Kapsayıcı eğitime geçiş planlanmadı
Down sendromlu bireylerin, eğitim hayatlarında karşılaştıkları sorunları ve bu sorunlara yönelik çözüm önerilerini ise şöyle anlatıyor Ekmen: “Eğitim alanındaki sorunların ana kaynağı kaynaştırma/ bütünleştirme uygulamalarının olması gerekenden çok uzakta olması ve yetersiz kalması. Dünyada daha ileri bir model olarak uygulanmaya başlanan kapsayıcı eğitime geçiş hala planlanmadı ve yasalar da evrensel ilkelerle uyuşmuyor. Tüm çocuklar, ayrımcılığa uğramadan, ihtiyaç duydukları destekleri alarak okul öncesi dönemden itibaren birlikte okumalı. Bunun hem Down sendromlu özel gereksinimli çocuklar, hem de özel gereksinimli olmayan diğer çocuklar için en faydalı eğitim ortamı olduğu biliniyor. Anasınıfından itibaren Down sendromlu çocuklar ile okuyanlar, yetişkin olduklarında da birbirinin ihtiyacını anlayan ve herkesi değerli bir birey olarak gören yetişkinler olacaklar. Toplumda ayrımcı uygulamalar en az düzeye inecek. En büyük sorunlardan biri de çocukların özel eğitim ve rehabilitasyona erişebilmeleri için hastanelerden rapor almalarının gerekliliği. Maalesef ki sistem, eğitim ihtiyacı kararını eğitim uzmanlarına değil de tıp uzmanlarına bırakmış durumda. Bu sorunun temelden çözümü; tıbbi değerlendirmeyi tanı ile sınırlandırmak, eğitsel değerlendirmeyi ise eğitim profesyonellerine bırakmaktır.”
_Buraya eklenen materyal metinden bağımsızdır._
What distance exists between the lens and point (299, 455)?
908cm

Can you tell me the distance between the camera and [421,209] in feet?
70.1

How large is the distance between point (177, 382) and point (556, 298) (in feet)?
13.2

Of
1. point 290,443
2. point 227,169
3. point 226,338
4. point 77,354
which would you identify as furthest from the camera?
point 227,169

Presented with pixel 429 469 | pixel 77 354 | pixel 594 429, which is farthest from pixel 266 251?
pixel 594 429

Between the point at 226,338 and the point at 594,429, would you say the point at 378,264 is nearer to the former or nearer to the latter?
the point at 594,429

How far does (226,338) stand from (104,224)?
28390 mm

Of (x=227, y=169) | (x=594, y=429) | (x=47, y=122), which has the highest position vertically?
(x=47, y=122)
“Benim Sesim Benim Toplumum”
“Down sendromlu bireyleri güçlendirmek ve kendi seslerine sahip çıkmalarını sağlamak için ‘Benim Sesim Benim Toplumum’ söylemiyle Söz+1 Özsavunuculuk Programı’nı hayata geçirdik” diyen Ekmen, program hakkında şu bilgileri veriyor: “’Benim Sesim Benim Toplumum’ dediğimiz Söz+1 Özsavunuculuk Programı, 2017-2018 yılında Sabancı Vakfı desteği ve Down Syndrome International iş birliği ile oluşturuldu. Hedef kitlemiz Down sendromlu gençler ve eğitmenler. Çalışmalar; Down sendromu konusunda farkındalık artırıcı faaliyetler, hak temelli çalışmalar, çevre ve hayvan hakları, temizlik gibi konularda olabiliyor. Dokuz kişilik ilk özsavunucu grubumuz, 21 Mart 2018 Dünya Down Sendromu Günü’nde TBMM’ye giderek tüm Down sendromlu bireyler adına taleplerini ilettiler ve bir Down Sendromu Araştırma Komisyonu kurulmasını sağladılar. Özsavunucu Robert Cem Osborn, TedxReset’te Türkiye’den konuşma yapan ilk Down sendromlu birey oldu. Bu gruplar, eğitim sonunda Birleşmiş Milletler Engelli Hakları Sözleşmesini inceleyerek ardından Türkiye’nin sözleşme şartlarını ne kadar yerine getirdiği ile ilgili bir gölge rapor hazırlayacaklar. Son olarak Down sendromlu gençlerin bir sözünü hatırlatmak isterim: ‘Ben olmadan, benim hakkımda asla !’”.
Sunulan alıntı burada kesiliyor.